Not if Jules had anything to do with it. If Katie wanted to be free and clear to start over, Jules was going to make sure that’s what happened—she hated bullies.
Her cell phone buzzed on the desk, and she reached over, picked it up, and grinned. She slid her finger across the glass and then touched the picture of Romeo to make it bigger. With snow sparkling under the bright lights, he looked as handsome as ever standing in the street with all the flash of Times Square behind him. He wore a black leather jacket and a matching black ski hat pulled low over his ears, but it did nothing to hide his handsome features.
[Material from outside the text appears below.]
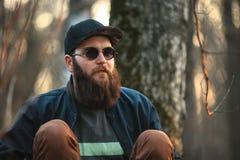 Un jeune homme brutal avec une barbe énorme dans les lunettes de soleil et un chapeau dans les bois au coucher du soleil Photo stock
She actually touched the screen nostalgically, missing him even when she knew it was dangerous to do so.
Then the dispatch buzzed, and she scrambled to put her laptop on the desk as she answered the call. “911, what’s your emergency?”
“Jules, that you? I can’t believe they gotcha working on New Year’s with as much work as you got all the time.”
Jules tossed her cell on the desk next to the computer to give the caller her full attention as she repeated, “What’s the emergency?”
“Jason and Carl were drinking too much, and they got into it.”
Jules brushed the fine blonde hairs that had escaped her braid off her forehead as she asked, “They’re fighting now?”
“Yeah, dumb-asses. They’re beating each other black-and-blue.”
Jules frowned in concern. “Is this Fran?”
“Who else would it be?” Fran asked bitterly. “No one else gives a shit if they kill each other. I’m nine months pregnant. I need a healthy paycheck bringing food home, and here Carl thinks it’d be a good idea to invite his brother over for New Year’s. You know Jason’s been drinking a lot since Sara left and—”
“Fran, where are they right now?” Jules interrupted her. “Are you in any danger?”
“No, I’m fine. They’re out in the front yard. In the snow. Idiots.”
“Do they have any weapons?”
“Not unless you count thick skulls as weapons.”
“No guns?” Jules clarified. “Or anything they could use to cause serious injury? Bats? Knives?”
“Nah, all the guns are still in the house. Hold on, lemme make sure they ain’t gotten into the shed since I called ya.” Fran huffed as if she were attempting to get up. After a few moments she said, “Just two drunk morons out there trying to drown each other in the snowdrifts.”
“Okay, I want you to go ahead and lock ’em out of the house. We wanna keep you safe, and we wanna make sure they’re not grabbing any guns,” Jules said calmly. “We’re gonna send someone out there to break it up.”
“It’s freezing out. They’re gonna get frostbite.”
“They’ll be all right,” Jules assured her. “We got all our units out. It won’t be more than a few minutes until someone gets there.”
“Thanks, Jules, I sure do appreciate it.”
“Lock the door. And go ahead and gimme your address so I can make sure they find ya.”
“Shoot, the sheriff knows where we’re at. Not like he ain’t been out here before.”
“Just give it to me,” Jules said, turning in her chair and typing at the main computer. “And I need a call-back number.”
Jules quickly took Fran’s information before hanging up and then picked up the dispatch radio.
“Two-alpha-five.”
It took less than twenty seconds before Wyatt’s voice crackled over the system, “Two-alpha-five.”
“I got a signal 38 at 14 Pine Ridge Way.”
“Sorry,” Wyatt responded back. “I’m 1015 with a signal 10 and 1025 to the station.”